Die Befragten nannten als Top-5-Aktivitäten während einer längeren Reise, die sie alleine zurücklegen, Radio hören (64 Prozent), Entspannen (63 Prozent), Telefonieren (42 Prozent), Im Internet Surfen (42 Prozent) und Kommunikation mittels Nachrichten (36 Prozent) – in jedem Fall eine Kombination aus visuellen, auditiven und haptischen Aufgaben.

Beim Fahren mit Beifahrern lag der Schwerpunkt mehr auf gemeinsamen Aktivitäten, wie sich Unterhalten (71 Prozent) oder Radio hören (58 Prozent) statt Telefonieren (nur 19 Prozent) oder Nachrichten schicken (23 Prozent).

„Unsere Partnerschaft mit dem DFKI konzentriert sich darauf, KI-Lösungen weiterzuentwickeln, die komplexe Mensch-Maschine-Interaktionen ermöglichen, etwa in autonom fahrenden Autos. Unsere Studie zeigt, dass autonome Systeme in der Lage sein müssen, die Rolle des Fahrers als Passagier zu verstehen, zu analysieren und KI sinnvoll zu nutzen, um das autonom fahrende Auto sicherer und intelligenter zu machen“, sagt Vlad Sejnoha, Chief Technology Officer bei Nuance Communications.

„Nuance und das DFKI teilen die Vision, dass fortgeschrittene persönliche Assistenten und kognitive Technologien in der Lage sind, die menschliche Intelligenz effektiv zu verstärken“, so Sejnoha weiter. „Wir nutzen unsere Erfahrungen mit vernetzten Systemen und virtuellen Assistenten, um sie deutlich produktiver und nützlicher zu machen.“ 

„Kognitive und sprachinteraktive KI treiben die zweite Welle der Digitalisierung voran, die auf dem tiefen Verständnis digitaler Daten basiert“, kommentiert Prof. Dr. Wolfgang Wahlster, CEO des DFKI. „Durch die Partnerschaft mit Nuance können wir Innovationen in die Realität umsetzen.
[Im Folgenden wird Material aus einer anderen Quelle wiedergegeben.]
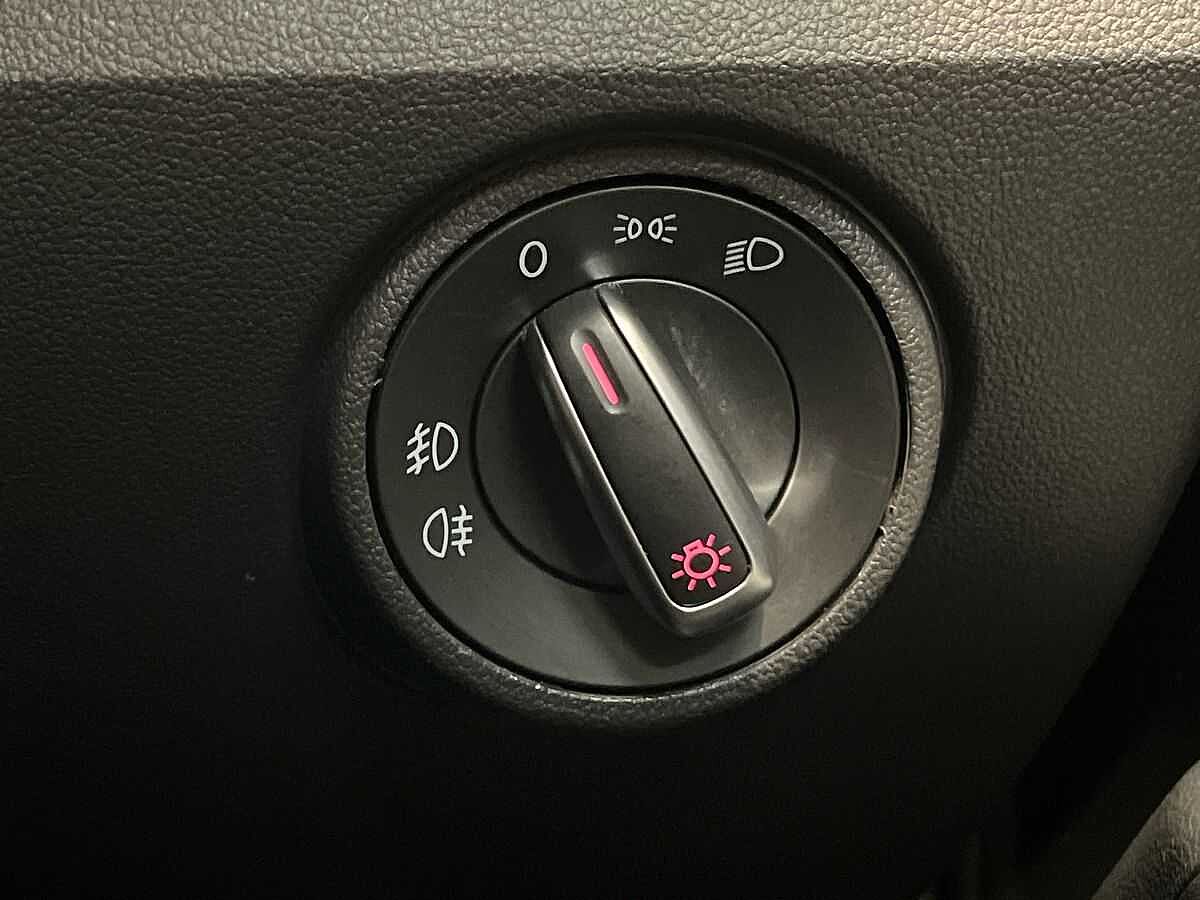 Volkswagen up! 1.0 115Ps up! GTI 3Dr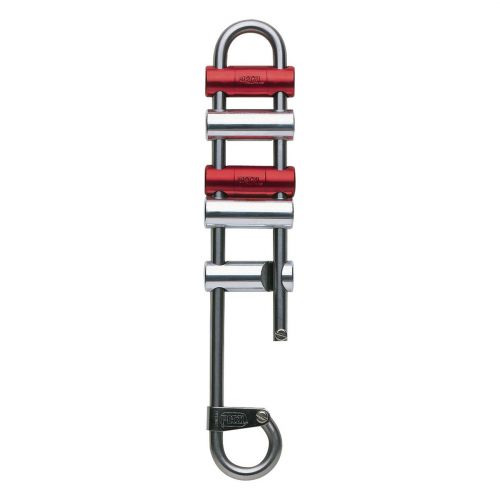 Petzl Rack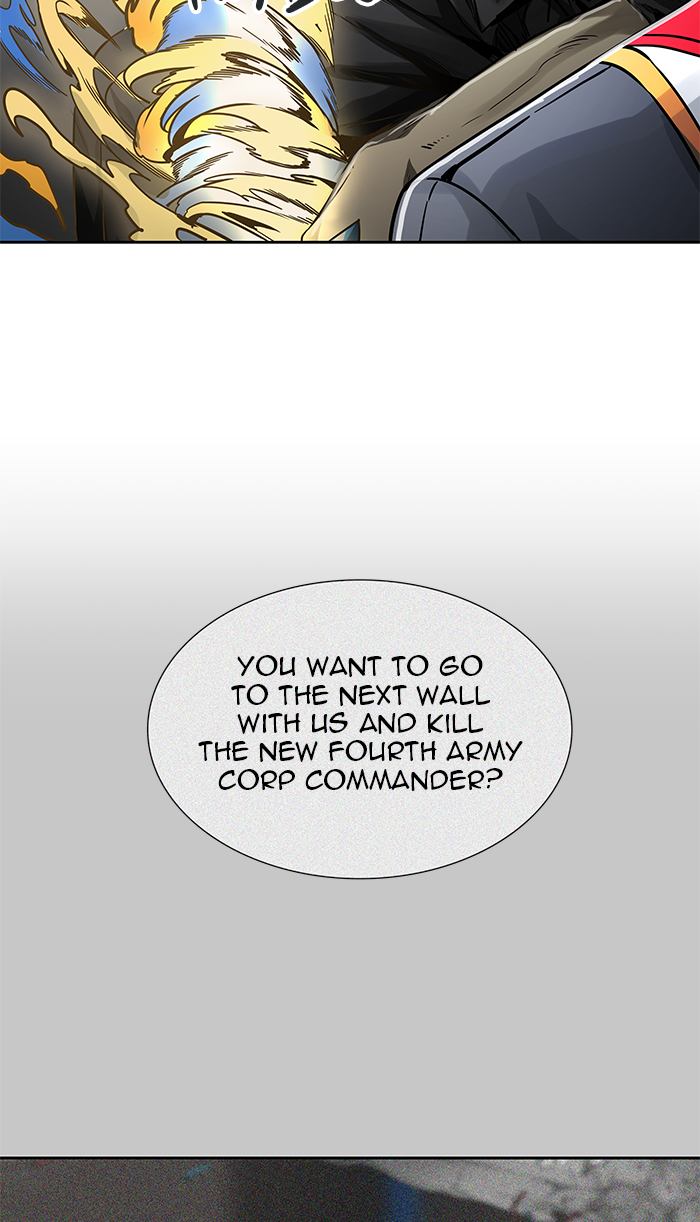 Tower of God - Chapter 485 Page 2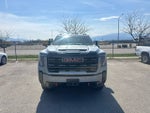 2024 GMC Sierra 3500HD AT4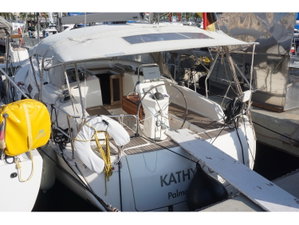 Bavaria Cruiser 36 „Kathy Cool“ – fotka 1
Wir können unsere Forschung direkt in Systeme übertragen, die Menschen jeden Tag nutzen, und damit die realen Herausforderungen und komplexen Strukturen vernetzter intelligenter Service-Plattformen ansprechen. Mit dem Büro von Nuance am DFKI Campus in Saarbrücken mit seinen Forschergruppen für autonomes Fahren, Deep Learning, multimodalen Dialog und Sprachverständnis werden wir den Austausch zwischen Menschen und intelligenten Umgebungen weiter vorantreiben und letztendlich die nächste Generation von Autos, Bots, Assistenten und intelligenten Objekten auf den Markt bringen, die den Alltag einfach besser und sicherer machen“, 

Die Partnerschaft zwischen Nuance und DFKI umfasst auch die Weiterentwicklung der semantischen Einordnung von Wörtern per Natural Language Understanding (NLU). Ziel ist es, sprachinteraktive kognitive KI-Schnittstellen zwischen Menschen und virtuellen Assistenten für eine Reihe von vertikalen Märkten zu entwickeln, einschließlich Gesundheitswesen und Omnichannel-Kundenbetreuung. Nuance unterstützt NLU bereits für über mehr als 40 Sprachen und entwickelt diesen Bereich durch die Anwendung von „Deep NLU“ kontinuierlich weiter. Dieser Ansatz nutzt Methoden des Deep Learnings, um Feinheiten der menschlichen Sprache besser zu verstehen. Gemeinsam mit dem DFKI-Team ist bereits ein Projekt gestartet worden, um diesen Ansatz ins Deutsche zu übertragen. 

Nuance ist Gesellschafter der DFKI, zusammen mit weiteren Global-Playern wie Google, Microsoft, Intel, SAP, BMW, Bosch und Deutsche Telekom.